## SET EXERCISE A
According to the text on Linea's proof types, what is the final execution proof?
## SET EXERCISE B
Carry on the text about Linea's proof types from where it stops.

[TEXT EXTRACT start]

Some of the constraints are not satisfied.



Most likely something was changed in your configs and you need to either re-setup the environment with values provided

in this repo or [re-generate trusted setup](#b-generate-the-setup-files-from-scratch). If this didn't help - good luck!



## Proof types





  drawing




If we discard the "*-dummy*" ones the Linea has 4 types of proofs that prover can generate:



- *execution* (or with

  bigger [trace limits](#trace-limits)

  *execution-large*)

- *compression*

- *aggregation*

- *emulation*



### Execution



The execution proof validates the correct execution of the Ethereum Virtual Machine (EVM) transactions. The proof system

for the execution has a complex structure:



> Execution Trace → Arithmetization → Arcane + Vortex (*using the Wizard-IOP it creates the polynomial commitments and

the corresponding IOP based on lattice-based cryptography and error-correcting codes*) → PLONK



The final proof is a BLS12-377-based PLONK proof.

[TEXT EXTRACT end]
[RECORDS SUPPLIED start]

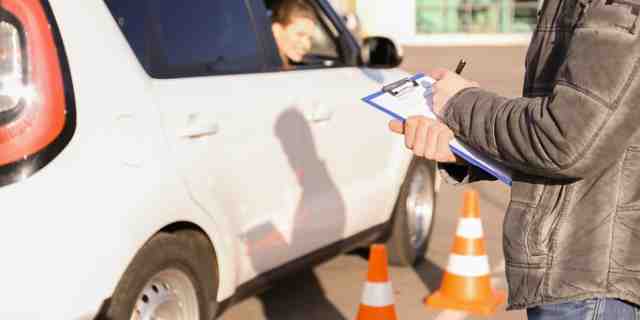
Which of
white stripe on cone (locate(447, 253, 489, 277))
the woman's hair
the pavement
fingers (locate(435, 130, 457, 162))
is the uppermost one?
fingers (locate(435, 130, 457, 162))

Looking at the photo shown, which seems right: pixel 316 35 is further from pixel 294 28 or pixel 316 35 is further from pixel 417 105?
pixel 417 105

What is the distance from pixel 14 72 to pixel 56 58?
166mm

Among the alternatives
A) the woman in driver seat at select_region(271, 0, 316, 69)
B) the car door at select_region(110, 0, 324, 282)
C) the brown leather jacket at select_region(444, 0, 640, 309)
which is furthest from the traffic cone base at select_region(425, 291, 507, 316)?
the brown leather jacket at select_region(444, 0, 640, 309)

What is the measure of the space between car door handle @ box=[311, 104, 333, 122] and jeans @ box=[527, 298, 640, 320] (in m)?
3.00

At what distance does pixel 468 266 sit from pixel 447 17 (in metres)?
37.1

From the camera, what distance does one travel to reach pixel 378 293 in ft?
14.5

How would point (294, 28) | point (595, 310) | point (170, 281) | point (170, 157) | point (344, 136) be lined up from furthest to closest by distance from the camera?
point (294, 28), point (344, 136), point (170, 281), point (170, 157), point (595, 310)

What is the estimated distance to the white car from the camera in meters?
3.22

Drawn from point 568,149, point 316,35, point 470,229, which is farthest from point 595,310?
point 316,35

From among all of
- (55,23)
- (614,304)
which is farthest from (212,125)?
(614,304)

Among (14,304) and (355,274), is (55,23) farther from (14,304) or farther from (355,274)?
(355,274)

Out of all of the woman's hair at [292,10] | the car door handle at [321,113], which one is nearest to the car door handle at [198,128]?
the car door handle at [321,113]

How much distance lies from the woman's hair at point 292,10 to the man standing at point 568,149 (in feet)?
12.5

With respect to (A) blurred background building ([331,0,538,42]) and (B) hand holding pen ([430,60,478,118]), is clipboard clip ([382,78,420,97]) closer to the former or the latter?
(B) hand holding pen ([430,60,478,118])
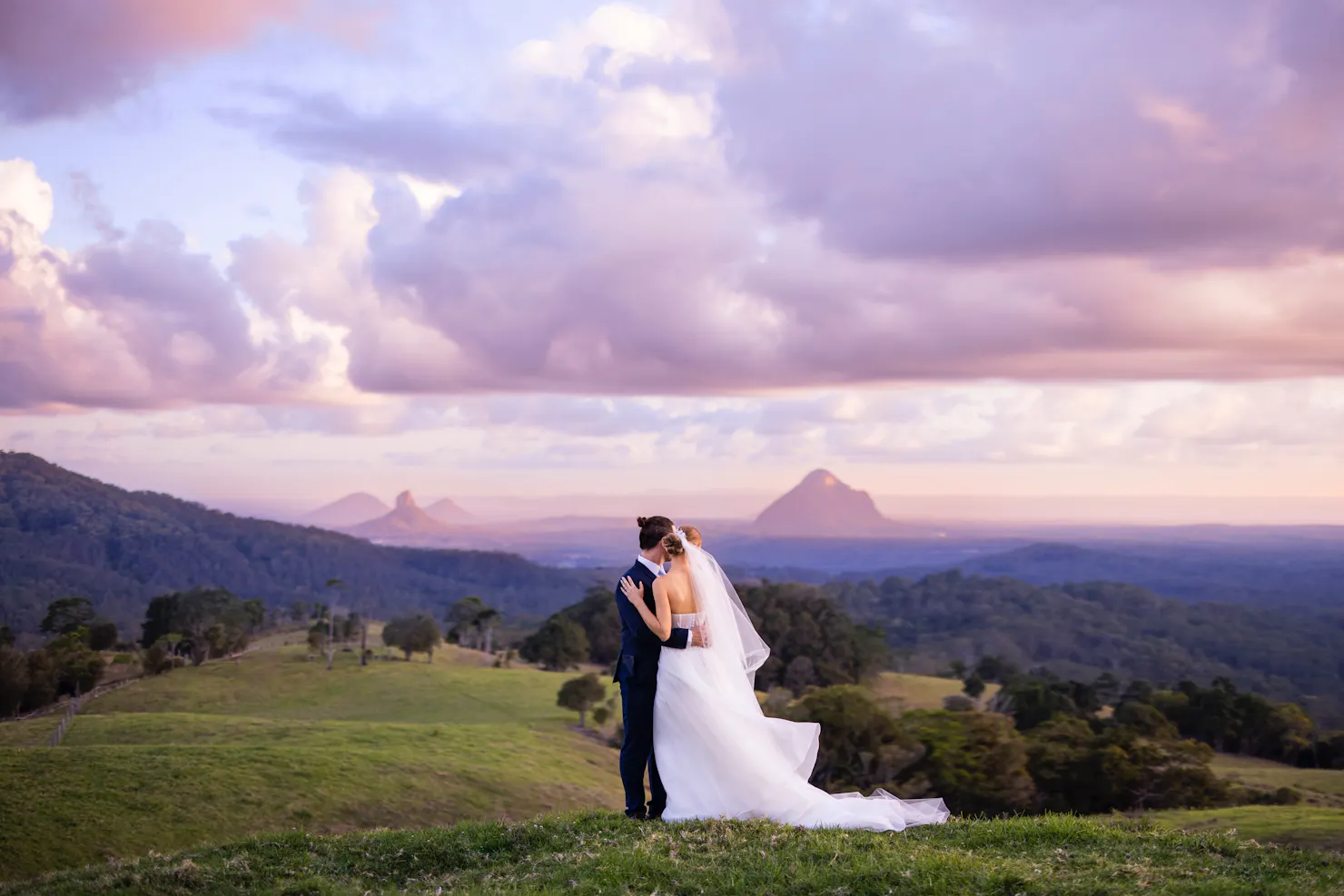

[RECORDS SUPPLIED end]

## EXERCISE RESPONSE A
A BLS12-377-based PLONK proof.

## EXERCISE RESPONSE B
### Compression



Linea prover defines the data compression algorithm applied to the conflated trace. The resulting compressed value is

then submitted to the L1. The compression proof ensures that the compressed data submitted on Ethereum (

as [EIP-](https://eips.ethereum.org/EIPS/eip-4844)[4844](https://www.eip4844.com/) blob) can be accurately decompressed,

revealing the necessary inputs for validation. The proof system used for generating the compression proof is PLONK and

is based on the curve BLS12-377.



### Aggregation



Serves as the cornerstone of Linea's proof system, recursively verifying proofs from N execution circuits and M

compression circuit instances.



More precisely, during the generation of this type of proofs, the prover verifies several smaller execution/compression

proofs (done over the BLS12-377 curve) using the PLONK circuit over BW6-761.



> The aggregation proof system uses a combination of several PLONK circuits on BW6, BLS12-377 which tactically profits

> from the 2-chained curves BLS12-377 and BW6 to efficiently recurse the proofs.



### Emulation



The final proof verifies an aggregation proof over the BW6-761 curve in a circuit over the BN254 curve, which can be

efficiently verified on Ethereum thanks to the available precompiles.



## L2 Stack Overview



The Linea stack can be divided into the following logical pieces:



- Sequencer (and other plain nodes)

- Shomei (the Shomei service itself and a Besu node with the corresponding plugin)

- Tracer

- Prover

- Coordinator (coordinator service itself and web3signer)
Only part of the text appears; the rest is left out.